Douglas A. McIntyre is the co-founder, chief executive officer and editor in chief of 24/7 Wall St. and 24/7 Tempo. He has held these jobs since 2006.

McIntyre has written thousands of articles for 24/7 Wall St. He is an expert on corporate finance, the automotive industry, media companies and international finance. He has edited articles on national demographics, sports, personal income and travel.

His work has been quoted or mentioned in The New York Times, The Wall Street Journal, Los Angeles Times, The Washington Post, NBC News, Time, The New Yorker, HuffPost USA Today, Business Insider, Yahoo, AOL, MarketWatch, The Atlantic, Bloomberg, New York Post, Chicago Tribune, Forbes, The Guardian and many other major publications. McIntyre has been a guest on CNBC, the BBC and television and radio stations across the country.
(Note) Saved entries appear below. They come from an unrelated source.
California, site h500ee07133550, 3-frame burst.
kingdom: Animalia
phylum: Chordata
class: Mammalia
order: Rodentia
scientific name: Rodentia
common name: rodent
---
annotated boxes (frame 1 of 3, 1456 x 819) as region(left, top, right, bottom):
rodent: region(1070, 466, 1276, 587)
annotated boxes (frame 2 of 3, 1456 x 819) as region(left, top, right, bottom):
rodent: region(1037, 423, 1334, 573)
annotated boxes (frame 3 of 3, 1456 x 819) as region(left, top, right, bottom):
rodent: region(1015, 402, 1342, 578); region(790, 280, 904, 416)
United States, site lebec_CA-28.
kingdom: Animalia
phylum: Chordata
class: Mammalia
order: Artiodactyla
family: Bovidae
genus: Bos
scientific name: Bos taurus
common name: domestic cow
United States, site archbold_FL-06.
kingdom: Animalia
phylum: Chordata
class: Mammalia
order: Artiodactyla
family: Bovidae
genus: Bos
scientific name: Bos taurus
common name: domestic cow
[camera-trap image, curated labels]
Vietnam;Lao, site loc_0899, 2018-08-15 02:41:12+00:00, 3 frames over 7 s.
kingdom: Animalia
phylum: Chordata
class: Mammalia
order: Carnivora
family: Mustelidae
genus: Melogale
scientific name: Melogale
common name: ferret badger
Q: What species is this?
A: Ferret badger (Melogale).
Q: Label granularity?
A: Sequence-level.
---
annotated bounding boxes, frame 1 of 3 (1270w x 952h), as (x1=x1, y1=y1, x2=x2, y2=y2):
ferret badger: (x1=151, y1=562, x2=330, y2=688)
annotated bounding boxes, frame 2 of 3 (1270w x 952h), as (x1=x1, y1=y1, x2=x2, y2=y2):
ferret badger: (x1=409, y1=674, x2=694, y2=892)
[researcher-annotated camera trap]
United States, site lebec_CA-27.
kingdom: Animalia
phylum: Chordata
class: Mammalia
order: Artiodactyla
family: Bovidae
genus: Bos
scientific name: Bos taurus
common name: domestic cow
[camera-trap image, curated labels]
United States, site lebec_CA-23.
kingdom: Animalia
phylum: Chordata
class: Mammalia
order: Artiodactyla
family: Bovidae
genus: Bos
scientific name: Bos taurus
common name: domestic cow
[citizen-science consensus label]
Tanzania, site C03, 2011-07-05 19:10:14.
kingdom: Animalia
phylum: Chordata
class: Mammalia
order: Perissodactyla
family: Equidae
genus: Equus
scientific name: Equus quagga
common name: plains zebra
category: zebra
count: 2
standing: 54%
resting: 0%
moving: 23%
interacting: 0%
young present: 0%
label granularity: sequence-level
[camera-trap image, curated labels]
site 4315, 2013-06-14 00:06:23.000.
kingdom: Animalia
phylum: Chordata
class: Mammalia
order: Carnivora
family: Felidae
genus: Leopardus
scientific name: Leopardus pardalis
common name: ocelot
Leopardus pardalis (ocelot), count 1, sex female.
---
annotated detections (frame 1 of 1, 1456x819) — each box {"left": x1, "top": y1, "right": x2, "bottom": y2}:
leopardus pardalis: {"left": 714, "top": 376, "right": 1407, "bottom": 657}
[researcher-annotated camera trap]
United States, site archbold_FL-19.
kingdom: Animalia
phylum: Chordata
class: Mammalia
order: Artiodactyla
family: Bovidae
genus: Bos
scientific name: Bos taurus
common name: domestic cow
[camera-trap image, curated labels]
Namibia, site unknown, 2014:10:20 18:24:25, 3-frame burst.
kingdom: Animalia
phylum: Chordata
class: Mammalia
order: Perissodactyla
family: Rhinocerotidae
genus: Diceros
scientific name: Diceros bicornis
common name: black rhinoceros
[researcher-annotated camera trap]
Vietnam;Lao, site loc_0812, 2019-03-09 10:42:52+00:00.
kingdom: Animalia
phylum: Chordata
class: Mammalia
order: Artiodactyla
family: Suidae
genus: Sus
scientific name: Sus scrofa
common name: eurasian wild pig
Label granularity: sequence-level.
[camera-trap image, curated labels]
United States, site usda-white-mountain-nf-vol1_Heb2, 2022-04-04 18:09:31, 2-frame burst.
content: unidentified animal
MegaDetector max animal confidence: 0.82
A magna cum laude graduate of Harvard College, McIntyre also was president of The Harvard Advocate. Founded in 1866, the Advocate is the oldest college publication in the United States.

TheStreet.com, Comps.com and Edgar Online are some of the public companies for which McIntyre served on the board of directors. He was a Vicinity Corporation board member when the company was sold to Microsoft in 2002. He served on the audit committees of some of these companies.

McIntyre has been the CEO of FutureSource, a provider of trading terminals and news to commodities and futures traders. He was president of Switchboard, the online phone directory company. He served as chairman and CEO of On2 Technologies, the video compression company that provided video compression software for Adobe’s Flash. Google bought On2 in 2009.